Start of TEXT EXCERPT

Andrew:  Yeah. The old Muse just did that. The newer Muse is there's two of them. One does the sites across the forehead, the temples, the two sites above the eyes. And it has a new jack. You can plug in an extra sensor to put it on the head. There's some flexibility, but it still focuses on the forehead as most of the place you're measuring and training. And again, forehead is full of muscle tension.

Ben:  Now, what do you mean when you say noise?

Andrew:  Meaning, you're picking up data from the electrodes that are touching the skin, and you're picking up electricity, flexing electricity. And some of that electricity has been generated by groups of neurons behind the bone. And a lot of it's being generated by muscles on top of the bone. And since electricity is so small, about 100 microvolts behind the bone, actually higher than that, but–so it's attenuated, dampened by traveling through bone. So, any muscle tension at all will cause big spikes of activity in the signal because it's EMG, electromyography, or muscle tension, causing electrical discharge. I'm sure your kids, when we were training those guys, I'm sure when we first started playing, they realized they could clench their jaw and make the ship crash.

Ben:  Oh, yeah, totally.

Andrew:  Whatever it was.

Ben:  Yeah.

Andrew:  Yeah. And that was adding jaw tension, big giant discharge of jaw noise, EMG muscle discharge, swamping the brain measurement signals because their tiny little signal is being coaxed out in some ways from beneath the scalp to measure. So, all the forehead devices have this big problem of measuring through a lot of other things that aren't brain to get the brain activity. And the way you do that, a bunch of ways. It all requires filtering and you have to think of it as kind of mathy. But whenever you're filtering frequencies out, like muscle tension out of a signal, if you're filtering in the frequency math, you end up causing a shift in time. Frequency and time are related, and signals. And so, if you really aggressively push on one, the other one moves.

So, what you end up getting if you filter someone's muscle tension off their forehead to get to the EEG out of it is you get an EEG that is not time-related to the person's brain. It shifts in time. It's decoupled. What that means is you can't do real-time feedback, neurofeedback, in some ways on that real-time signal. But the Muse has this amazing thing of providing almost like an index of, “Hey, wait, I meditated cool with the initial software.” And so, it lets you get into this like habit. It's a reinforcer behaviorally, not neurofeedback operant conditioning, but behavioral operant conditionings that the Muse gives you because it actually encourages you to sit there and relax your forehead to get good signal.

Ben:  So, you're still getting benefits, it's just not quite as powerful as traditional neurofeedback training because of the noise.

Andrew:  And the other piece of it is that even if you use the Myndlift software and the Myndlift ecosystem, which involves hiring clinician, and going through some goals, and doing some mini-assessments, even if you do all of that and mirror the process, and make a process of working in a neurofeedback coaching environment, it looks a little bit the same, but you still haven't done the full head mapping. You still haven't done the deep clinical reviews. You still aren't getting control over the process in a more nuanced way. Like, I can't use the Myndlift to do the neurofeedback I did with you. And now, I use really high in clinical software. Actually, I upgraded it, too, I think, not too long ago.

End of TEXT EXCERPT

Carry the conversation about forehead EEG headbands and neurofeedback forward from its last sentence, keeping the same two speakers and conversational style. The lines after this point come from a separate source and are not part of the conversation.

Start of SOURCE MATERIAL

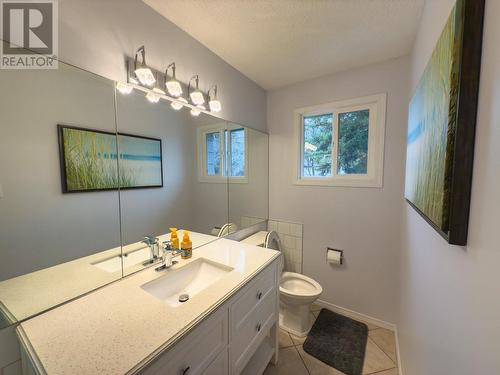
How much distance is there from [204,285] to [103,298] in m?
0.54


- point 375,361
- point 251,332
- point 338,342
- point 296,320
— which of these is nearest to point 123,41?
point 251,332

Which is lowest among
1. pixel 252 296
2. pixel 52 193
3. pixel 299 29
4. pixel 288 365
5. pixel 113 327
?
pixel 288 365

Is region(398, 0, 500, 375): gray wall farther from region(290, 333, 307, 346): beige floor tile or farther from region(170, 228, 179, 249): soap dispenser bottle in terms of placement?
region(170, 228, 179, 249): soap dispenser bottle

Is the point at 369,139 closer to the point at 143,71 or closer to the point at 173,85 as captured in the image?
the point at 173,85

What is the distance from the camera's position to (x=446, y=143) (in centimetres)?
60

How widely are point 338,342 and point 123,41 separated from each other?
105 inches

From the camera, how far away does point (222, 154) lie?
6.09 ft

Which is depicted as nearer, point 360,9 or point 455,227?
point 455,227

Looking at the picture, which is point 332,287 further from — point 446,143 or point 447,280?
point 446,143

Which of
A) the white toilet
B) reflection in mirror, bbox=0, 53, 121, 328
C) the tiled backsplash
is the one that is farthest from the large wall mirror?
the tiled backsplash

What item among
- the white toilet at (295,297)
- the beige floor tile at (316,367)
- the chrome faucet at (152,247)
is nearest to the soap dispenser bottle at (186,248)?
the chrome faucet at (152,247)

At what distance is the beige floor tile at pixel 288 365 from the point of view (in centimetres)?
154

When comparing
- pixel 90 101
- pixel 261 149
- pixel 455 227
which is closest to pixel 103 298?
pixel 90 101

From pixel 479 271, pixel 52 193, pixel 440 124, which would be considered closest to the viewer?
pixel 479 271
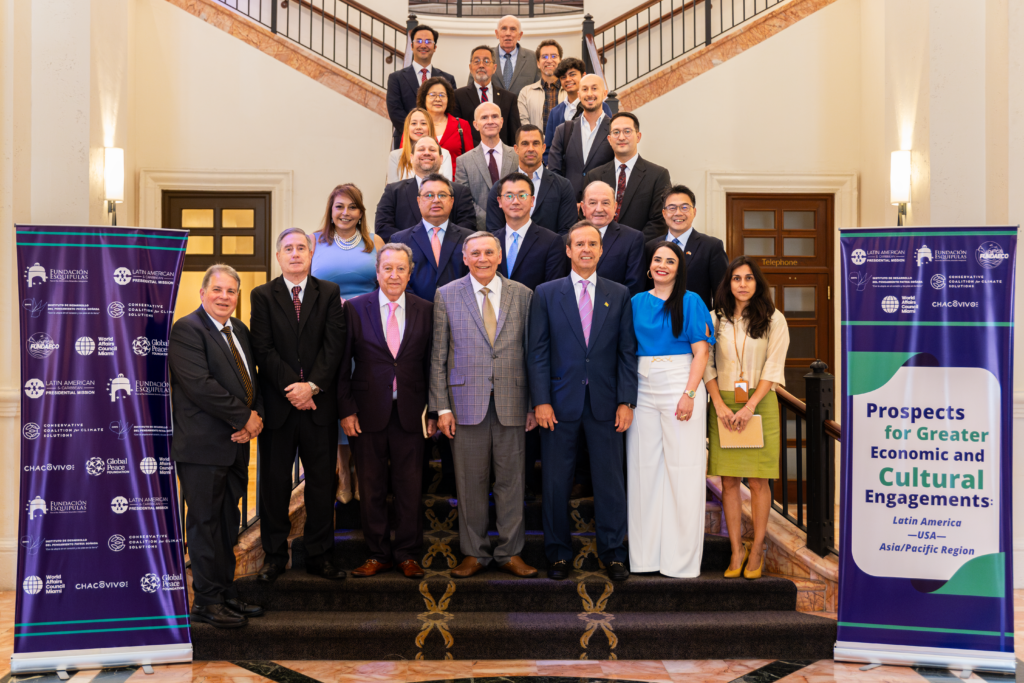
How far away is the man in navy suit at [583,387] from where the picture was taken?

End of SOURCE MATERIAL

OUTPUT OF THE TASK »
But we were really high in clinical software and I can't do things with simple systems that might want to do [00:31:23] _____ coherence, replicating all the flow state, access consciousness work you might want to do. Can't we do that as well? Or targeting stuff individually. If you got trauma work or seizure work or something, the classic one size fits all system says, “Oh, for ADHD, you want to bring up this frequency. But you have trauma, and that frequency tends to like crack open your old rooms in that way, make you super reactive and drop your sleep.” Like people are whole creatures. We both trained a lot of people across different domains, and people are variable.

Ben:  Yeah.

Andrew:  And while every third guy might want to lose 20 pounds and show their abs, the path to get there is a little different. I mean, you know the mechanics really well to get somebody better in shape, in better performance, and feeling better, a lot of different ways to go after it. And you can bring whatever tools you need to bear to tweak the process so that it's a little different if you're coaching me, or you're coaching a 20-year-old, or you're coaching a 70-year-old woman, or you're coaching somebody who has no time, or somebody who insists on being vegan. Like, there's different criteria for what you have to adjust to. And then, brains are more different than bodies. The good news is that change faster so you can get massive shifts rapidly.

Ben:  It's interesting though because there's a couple of things, like if you look at Myndlift, for example, sorry for kicking this horse to death, they say they provided detailed snapshot of your unique brain activity, like before you start training. But that's not the same as a QEEG?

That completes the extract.